Pourtant quand on s’y trouve, le Sahel ressemble bien a une sorte de
littoral avec de part et d’autre les sables infinis du Sahara et les
herbes de la savane du sud. Des parties du Mali, de l’Algérie, du Niger, du Tchad, et du Soudan qui bordent tous la Libye se trouvent dans cette sorte de no man’s land.
Aujourd’hui le Sahel fournit une protection, des installations pour
amasser des armes et les stocker, des sites appropriés pour des camps
d’entraînement et des planques ainsi qu’une base tout à fait
extraordinaire à ceux qui s’affairent à l’organisation d’un Front de
Libération Libyen (FLL) qui prend de l’ampleur. La région du Sahel n’est
qu’un des nombreux endroits où la contre-révolution libyenne, menée par
des membres de la tribu Wafalla et de celle de Kadhafi, commence à
organiser la prochaine phase de résistance.

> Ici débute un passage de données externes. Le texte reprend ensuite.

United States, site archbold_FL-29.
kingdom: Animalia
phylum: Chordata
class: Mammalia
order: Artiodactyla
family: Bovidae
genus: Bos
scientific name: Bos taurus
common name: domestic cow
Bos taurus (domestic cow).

Quand je suis entré dans la salle de conférence d’un bureau du Niger,
il y a peu, pour rencontrer des réfugiés qui venaient d’arriver de
Libye et qui, selon mes informations, se préparaient à organiser une
« lutte populaire au moyen de la tactique maoïste des 1000 entailles
contre le groupe qui prétend représenter la Libye à l’heure actuelle »,
deux choses m’ont frappées.
La première, c’est le nombre de personnes présentes et le fait
qu’elles n’étaient ni débraillées, ni fanatiques, ni désespérées, mais
au contraire reposées, calmes, organisées et méthodiques.
La personne qui m’accompagnait, un membre de la tribu de Kadhafi qui
habitait à Syrte, m’a dit : « Plus de 800 organisateurs sont arrivés au Niger
de Libye et on en attend davantage chaque jour ». Un officier en
uniforme a ajouté : « La situation n’est pas du tout telle que vos
médias occidentaux la présentent, les loyalistes de Kadhafi ne sont pas
en train d’essayer frénétiquement d’échapper aux escadrons de la mort de
l’OTAN qui pullulent maintenant dans le nord de notre patrie en offrant
des tas d’argent et d’or pour leur protection. Dans cette région, nos
frères contrôlent des routes qui se rient des frontières depuis des
milliers d’années et ils savent comment faire pour que même les drones
et les satellites de l’OTAN ne puissent pas les repérer.
L’autre chose à laquelle j’ai pensé, pendant cette première réunion,
c’est la différence que trois décennies peuvent faire. Assis là, je me
suis souvenu de ma visite à l’ancien leader des jeunes du Fatah, Salah
Tamri, qui avait fait du bon travail au camp israélien de prisonniers de
Ansar, au sud du Liban lors de l’agression de 1982, en tant que
négociateur élu par ses co-détenus. C’était peu après que la direction
de l’OLP, ait commis l’erreur, selon moi, d’accepter d’évacuer le Liban
en août 1982 plutôt que de mettre en place un défense du type de celle
de Stalingrad (certes sans l’espoir de voir arriver l’Armée Rouge) car
les leaders de l’OLP avaient apparemment cru l’administration Reagan qui
lui avait promis « la création garantie par les Etats-Unis d’un état
palestinien dans l’année. Vous pouvez déposer ça sur votre compte en
banque » avait dit le délégué étasunien Philip Habib.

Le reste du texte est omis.